見た目や化粧、服装はもちろん、美しく見える仕草も研究した。もちろん教養も不可欠と努力した。食事にも気を配り、エステや美容、運動で体型も整えていた。
大変な毎日ではあったが、世界一の美しさを守るため。苦ではなかった。
ん? 白雪を殺そうと考えた時点で、全て無意味?
もちろん白雪の件については反省している。
当時は怒り狂い、白雪がこの世から消えれば、また妾が世界一に戻れると短絡的に考えた。
思い返せば、なんと愚かよのう……。
あの件から長い時を過ごし、あの魔女のババアと会い改めて思った。
人は老いる。
見ろ、妾の手。昔は白磁器のように美しく白く輝き、滑らかで佳麗だったのに……。
今ではご覧の通り。老い衰え乾燥が目立ち、すぐに荒れる。シワもでき、潤い、弾力、輝き。なにもかも昔と違う……。
手だけではない。それは全身に毒のように広がっている……。
例えあの時白雪を殺せていたとしても、またすぐ、第二の白雪が現れたことだろう。
そしてそのたび、その者の殺害を命じただろう。
やがて世界には醜い女しか残らず、そんな極端な世界で妾が一番美しいと、老いた姿で驕ったことだろう。
ほほほっ、愚の骨頂! まさに醜さの極みよのう!
……そんな世界に生きんで、良かったことよ……。
……なあ。女性なら見た目を気にするのが、当然だろう? 美しさを追い求める生き物、それが女というものだろう?
だから美の部門で世界の頂点に立ったと魔法の鏡に認識された時、どれほど喜び誇らしくなったか、少しは分かってくれたか?
なに? 心の美しさはどうだったか?
そんなもの、あの魔法の鏡は考慮しとらんかったよ。だから妾もあの頃、心の美しさについては、考えもしなかった。

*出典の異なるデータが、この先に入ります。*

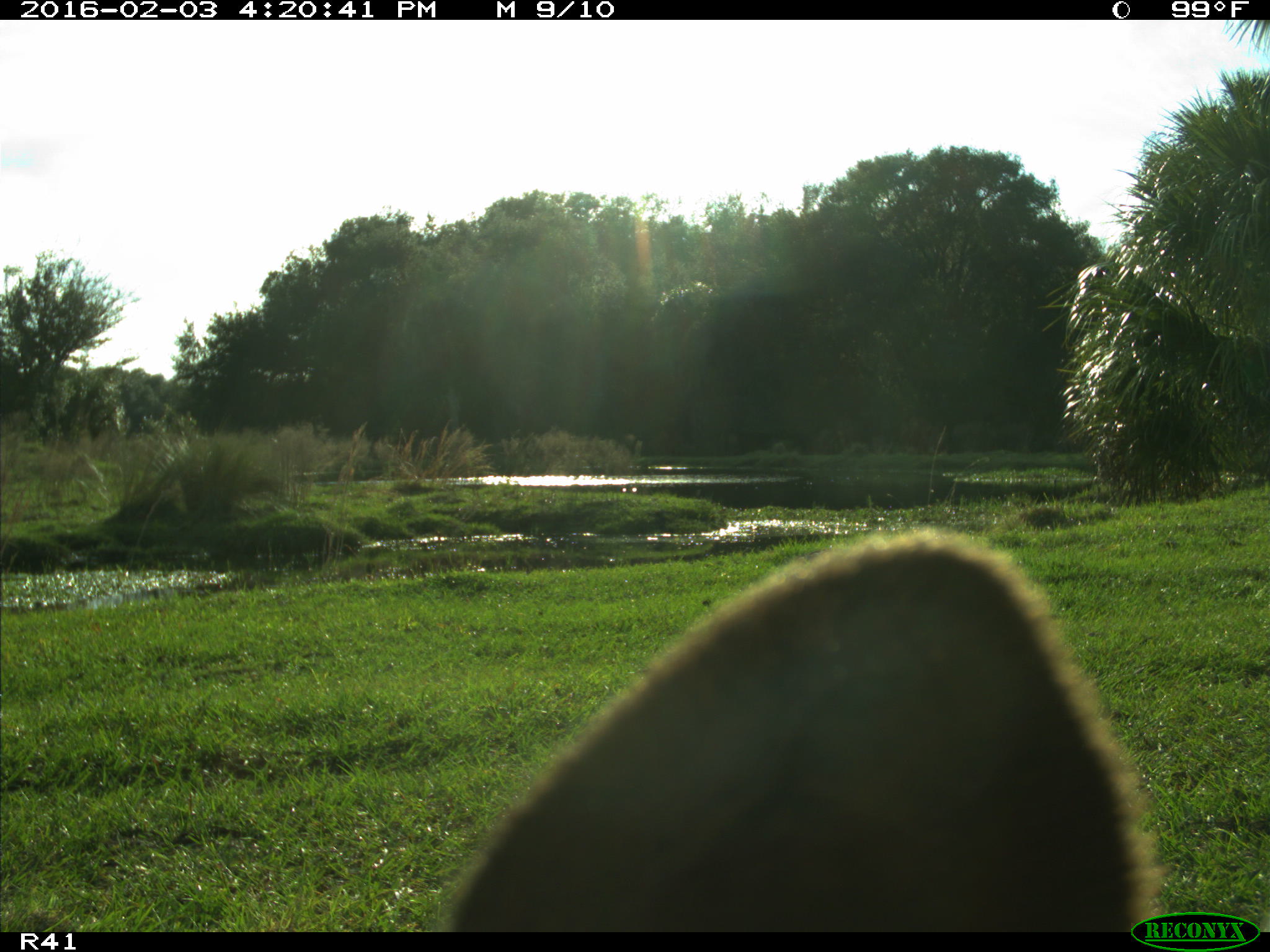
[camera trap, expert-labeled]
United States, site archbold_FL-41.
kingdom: Animalia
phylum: Chordata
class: Mammalia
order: Artiodactyla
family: Bovidae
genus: Bos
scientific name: Bos taurus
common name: domestic cow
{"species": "Bos taurus (domestic cow)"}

見た目の美しさが完璧なら、それでよいと思っておった。
お主にも心当たりあろう?
性根が悪いというのに見た目がいい、それだけで男に言い寄られる女。
ほほほ。その顔、心当たりあるようじゃな。
ほれ、見た目は重要だろう? 見た目と心の美しさは、必ずしも比例せんのだよ。
それにな、敗けを認め、大人しく引き下がる選択肢が妾にはなかった。
頂点でなくなれば、世界の終わりとも思っておった。
それが世界で一番美しいと言われた、妾の狂った矜持であった。
見た目の美しさを維持することに躍起となり、下から這いあがってくる何者かの恐怖に震えながら、何年も過ごしてみい。まともな神経では耐えられん。おかしくなる。
冷静でおられず些細なことで怒り、苛立ち……。
それは全てまだ見ぬ、妾の頂点を脅かす何者かに怯えていたからだ。
だから妾は頻繁に鏡に問いかけ、世界一美しいと言われて心を保っておった。
なあ。それでも妾、ナルシストか?
お読み下さり、ありがとうございます。
この作品は約半月前、旅行に出かけ、新幹線に乗っている最中に浮かびました。
お妃様を肯定する訳ではありませんが、ずっと世界一を維持してきたのに、突然身近な人物に、その座を奪われたら……。そりゃあ、怒るよなあ。
と、なぜか急に思いつきまして。
そこから考えていき、作った話です。
◇◇◇◇◇
誤字報告ありがとうございます。
作中に使われている「佳麗」ですが、この言葉はありまして……。整っていて美しいさまや、美人という意味があります。
それでお妃様にふさわしいと考え、あえて使用した言葉です。以上の理由から、大変申し訳ありませんが、このまま使用を続行させて頂きます。
他の誤字に関しましては、修正いたしました。
ご報告、ありがとうございました。